I'm a train robber...


----------



## woody67 (16 Sep 2007)

Martin - I did the same too  It was to be of a windmill and it came up nearly life size!


----------



## andy king (16 Sep 2007)

Mine is the view inside a replica boat called The Matthew, built in Bristol to recreate the voyage of John Cabot who discovered Newfoundland in 1497. I worked on it from 4 months after the keel was laid, right until she sailed. It was the most enjoyable job I have ever had. The work was hard, the timber sections massive, but I loved every minute of it.

EDIT: changed to a picture of my dog who died on 29/9/07.
Bye old fella!


----------



## davy_owen_88 (16 Sep 2007)

Mine is the headstock from the last guitar I built.


----------



## cambournepete (16 Sep 2007)

Mine's my mad greyhound cross, called Josh


----------



## Bodrighy (16 Sep 2007)

Mine is a reflection of my life since I started turning....the further down the slope I slip, the more I seem to disappear into a pile of shavings.
Pete


----------



## tenpin (17 Sep 2007)

mine i found in a mobile phone screensaver collection..
cracked me up so i modified it size wise and used it
no relevance other than we have 2 cats...


----------



## aisuru (17 Sep 2007)

this current one i'm using as a mark of respect for Colin McRae. i bring it out occasionally for such purposes.


----------



## paulm (19 Sep 2007)

Mine is a picture I found on the net years ago that I have as a screensaver or wallpaper from time to time.

Was inspired by this thread to dig it out and change my usual bog standard and boring avatar !

It's a beautiful and massive, gnarled old tree in the New Forest, beech I think as the bark looks quite smooth but not certain, and a scattering of wild mushrooms in front of it (probably too small to see in the avatar version).

Combines my two favourite hobbies in one pic :lol: 

Cheers, Paul.


----------



## DaveL (19 Sep 2007)

Well mine is a clog, you can buy a pair just like them here, scroll down look for Laker.
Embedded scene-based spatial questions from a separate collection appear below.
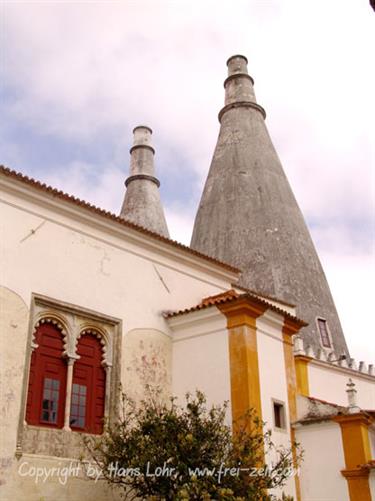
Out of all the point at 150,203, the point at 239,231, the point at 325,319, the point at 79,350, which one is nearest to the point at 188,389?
the point at 79,350

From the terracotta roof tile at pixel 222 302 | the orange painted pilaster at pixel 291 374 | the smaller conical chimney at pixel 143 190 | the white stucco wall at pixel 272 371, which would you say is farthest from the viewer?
the smaller conical chimney at pixel 143 190

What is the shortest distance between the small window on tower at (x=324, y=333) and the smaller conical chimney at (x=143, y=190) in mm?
11931

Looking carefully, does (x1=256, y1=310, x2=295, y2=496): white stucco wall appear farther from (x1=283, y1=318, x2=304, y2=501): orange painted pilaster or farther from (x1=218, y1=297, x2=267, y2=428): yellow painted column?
(x1=218, y1=297, x2=267, y2=428): yellow painted column

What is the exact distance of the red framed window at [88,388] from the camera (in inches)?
478

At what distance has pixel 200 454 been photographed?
974 centimetres

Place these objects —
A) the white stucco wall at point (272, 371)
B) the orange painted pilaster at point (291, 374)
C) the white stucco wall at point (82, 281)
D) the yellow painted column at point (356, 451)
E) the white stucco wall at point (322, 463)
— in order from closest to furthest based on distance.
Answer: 1. the white stucco wall at point (82, 281)
2. the yellow painted column at point (356, 451)
3. the white stucco wall at point (322, 463)
4. the white stucco wall at point (272, 371)
5. the orange painted pilaster at point (291, 374)

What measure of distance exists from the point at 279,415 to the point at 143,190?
2311cm

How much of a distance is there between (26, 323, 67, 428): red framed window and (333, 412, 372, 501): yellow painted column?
604 cm

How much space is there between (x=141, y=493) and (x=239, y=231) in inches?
726

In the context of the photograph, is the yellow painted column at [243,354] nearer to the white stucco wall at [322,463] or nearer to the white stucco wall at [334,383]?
the white stucco wall at [322,463]

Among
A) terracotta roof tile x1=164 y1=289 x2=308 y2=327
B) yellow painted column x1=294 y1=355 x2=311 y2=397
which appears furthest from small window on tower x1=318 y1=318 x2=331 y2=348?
terracotta roof tile x1=164 y1=289 x2=308 y2=327

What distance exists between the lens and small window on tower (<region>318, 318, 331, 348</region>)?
24325mm

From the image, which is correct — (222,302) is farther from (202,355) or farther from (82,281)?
(82,281)

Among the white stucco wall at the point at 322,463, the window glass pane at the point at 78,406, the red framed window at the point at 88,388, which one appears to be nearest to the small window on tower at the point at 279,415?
the white stucco wall at the point at 322,463
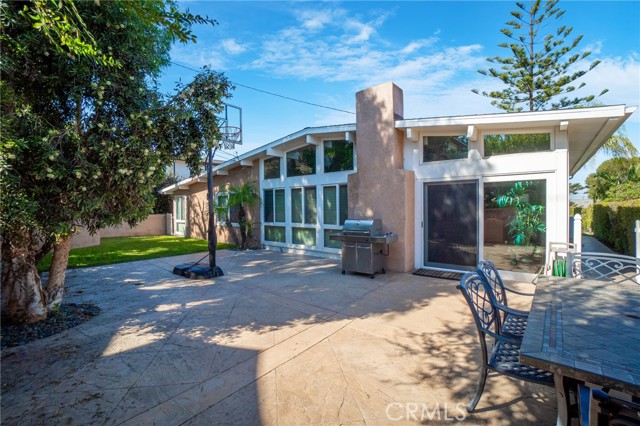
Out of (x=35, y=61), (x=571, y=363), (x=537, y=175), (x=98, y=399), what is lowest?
(x=98, y=399)

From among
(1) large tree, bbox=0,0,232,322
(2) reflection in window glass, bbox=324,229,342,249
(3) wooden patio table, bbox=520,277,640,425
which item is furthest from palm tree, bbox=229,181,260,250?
(3) wooden patio table, bbox=520,277,640,425

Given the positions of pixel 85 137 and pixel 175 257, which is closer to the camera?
pixel 85 137

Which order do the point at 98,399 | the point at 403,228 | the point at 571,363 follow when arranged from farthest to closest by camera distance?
the point at 403,228, the point at 98,399, the point at 571,363

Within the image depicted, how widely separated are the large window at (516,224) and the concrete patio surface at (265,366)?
197 centimetres

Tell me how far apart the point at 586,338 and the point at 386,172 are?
5606mm

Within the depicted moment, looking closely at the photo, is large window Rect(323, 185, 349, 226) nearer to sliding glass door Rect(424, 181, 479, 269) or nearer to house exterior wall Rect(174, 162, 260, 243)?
sliding glass door Rect(424, 181, 479, 269)

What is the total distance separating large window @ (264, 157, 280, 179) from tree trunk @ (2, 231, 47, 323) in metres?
7.46

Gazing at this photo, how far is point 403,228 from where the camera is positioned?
6.93 metres

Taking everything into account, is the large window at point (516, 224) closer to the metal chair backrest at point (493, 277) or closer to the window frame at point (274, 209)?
the metal chair backrest at point (493, 277)

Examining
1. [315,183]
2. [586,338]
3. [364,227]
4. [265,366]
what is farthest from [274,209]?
[586,338]

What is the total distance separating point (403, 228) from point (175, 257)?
7328mm

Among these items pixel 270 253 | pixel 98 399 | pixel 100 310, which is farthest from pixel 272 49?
pixel 98 399

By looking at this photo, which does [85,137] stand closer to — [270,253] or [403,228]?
[403,228]

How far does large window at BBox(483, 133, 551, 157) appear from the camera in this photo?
593cm
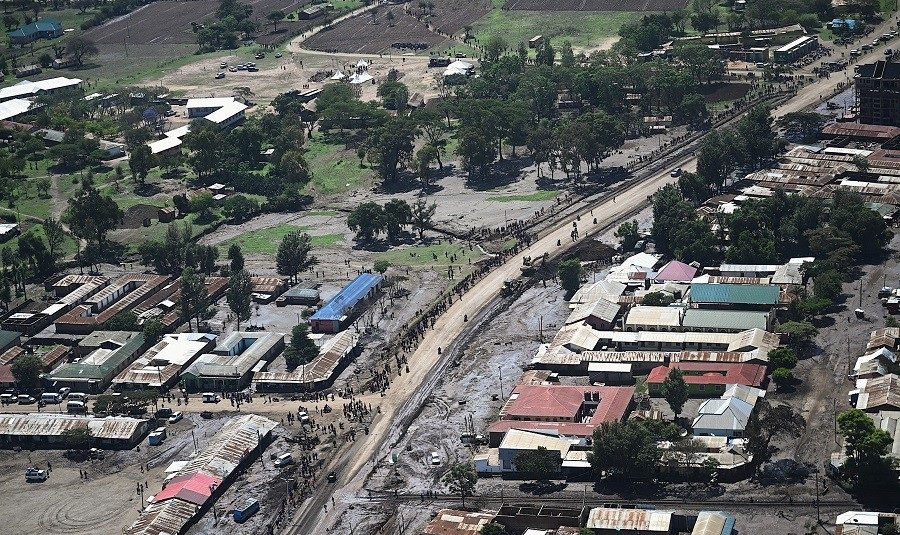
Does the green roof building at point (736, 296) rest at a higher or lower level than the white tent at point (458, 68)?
lower

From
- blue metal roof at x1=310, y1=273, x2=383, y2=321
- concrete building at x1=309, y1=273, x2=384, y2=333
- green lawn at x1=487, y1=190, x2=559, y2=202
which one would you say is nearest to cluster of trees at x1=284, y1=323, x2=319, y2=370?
concrete building at x1=309, y1=273, x2=384, y2=333

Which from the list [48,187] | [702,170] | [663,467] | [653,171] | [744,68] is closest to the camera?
[663,467]

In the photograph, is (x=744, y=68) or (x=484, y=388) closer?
(x=484, y=388)

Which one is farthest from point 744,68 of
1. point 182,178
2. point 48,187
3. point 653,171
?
point 48,187

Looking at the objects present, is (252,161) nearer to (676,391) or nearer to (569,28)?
(569,28)

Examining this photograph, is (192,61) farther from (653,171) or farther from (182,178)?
(653,171)

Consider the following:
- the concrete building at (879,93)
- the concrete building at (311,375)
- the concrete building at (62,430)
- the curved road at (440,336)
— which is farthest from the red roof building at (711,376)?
the concrete building at (879,93)

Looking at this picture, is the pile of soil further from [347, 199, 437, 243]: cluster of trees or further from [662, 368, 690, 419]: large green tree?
[662, 368, 690, 419]: large green tree

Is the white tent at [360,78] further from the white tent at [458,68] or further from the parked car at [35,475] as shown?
the parked car at [35,475]
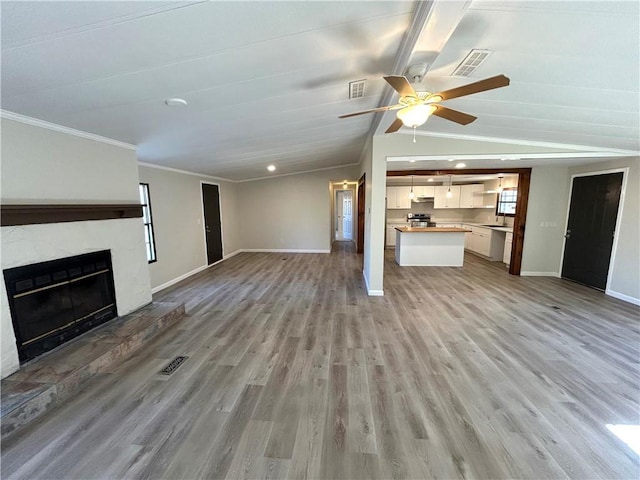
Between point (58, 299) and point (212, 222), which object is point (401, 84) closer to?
point (58, 299)

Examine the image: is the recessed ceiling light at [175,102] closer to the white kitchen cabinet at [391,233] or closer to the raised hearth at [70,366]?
the raised hearth at [70,366]

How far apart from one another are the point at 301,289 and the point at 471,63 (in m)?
4.03

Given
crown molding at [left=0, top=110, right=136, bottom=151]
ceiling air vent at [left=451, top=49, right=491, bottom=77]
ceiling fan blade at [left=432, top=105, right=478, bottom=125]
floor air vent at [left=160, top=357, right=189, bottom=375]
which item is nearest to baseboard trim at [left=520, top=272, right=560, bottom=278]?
ceiling fan blade at [left=432, top=105, right=478, bottom=125]

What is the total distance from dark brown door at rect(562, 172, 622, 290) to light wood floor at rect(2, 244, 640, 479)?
106cm

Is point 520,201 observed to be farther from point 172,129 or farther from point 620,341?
point 172,129

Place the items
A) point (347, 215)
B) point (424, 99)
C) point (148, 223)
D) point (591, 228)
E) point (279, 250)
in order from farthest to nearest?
point (347, 215)
point (279, 250)
point (591, 228)
point (148, 223)
point (424, 99)

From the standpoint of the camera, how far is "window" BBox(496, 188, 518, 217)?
7.11 meters

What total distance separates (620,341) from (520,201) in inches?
133

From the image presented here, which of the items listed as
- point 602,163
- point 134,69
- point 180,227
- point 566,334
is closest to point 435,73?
point 134,69

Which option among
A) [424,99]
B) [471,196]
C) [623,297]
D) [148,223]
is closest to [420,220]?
[471,196]

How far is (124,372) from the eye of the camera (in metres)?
2.51

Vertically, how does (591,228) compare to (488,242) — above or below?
above

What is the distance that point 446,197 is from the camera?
27.1ft

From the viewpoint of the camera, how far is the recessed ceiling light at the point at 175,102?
7.43ft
Put it up as an aid to identifying me at shows a long time ago and have never got round to changing it, doubt as I will now. I like my wooden feet and even the bench height is set up for me wearing them.


----------



## Shultzy (19 Sep 2007)

Mine is the Fork Lift Truck which won first prize for me at a woodworking exhibition in '87 and haven't those 20 years flown bye  .


----------



## tim (20 Sep 2007)

I caught this 7 and 1/2 lb salmon on the River Conon three weeks ago. Beautiful part of the world.

Cheers

Tim


----------



## andy king (2 Oct 2007)

Just changed mine to a picture of my faithful hound Macduff as a mark of respect and in memory of him as he died on Saturday evening.
I'll miss him!    

Andy


----------



## Taffy Turner (2 Oct 2007)

Andy,

I am very sorry for your loss - he looks a lovely dog.

Regards

Gary


----------



## Anonymous (2 Oct 2007)

Andy

Sorry to hear that.

Neil


----------



## andy king (2 Oct 2007)

Thanks guys - he was a great dog!
Looked fearsome but soft as anything. If you broke in my house he'd give you a hand to carry the telly out!


----------



## Jaco (2 Oct 2007)

Looks like a great friend, sorry about the loss.


----------



## Mike.C (2 Oct 2007)

Sorry to hear about Mcduff Andy, it breaks your heart when they go.

Cheers

Mike


----------



## motownmartin (2 Oct 2007)

I don't have any pets myself, mainly because I was alergic.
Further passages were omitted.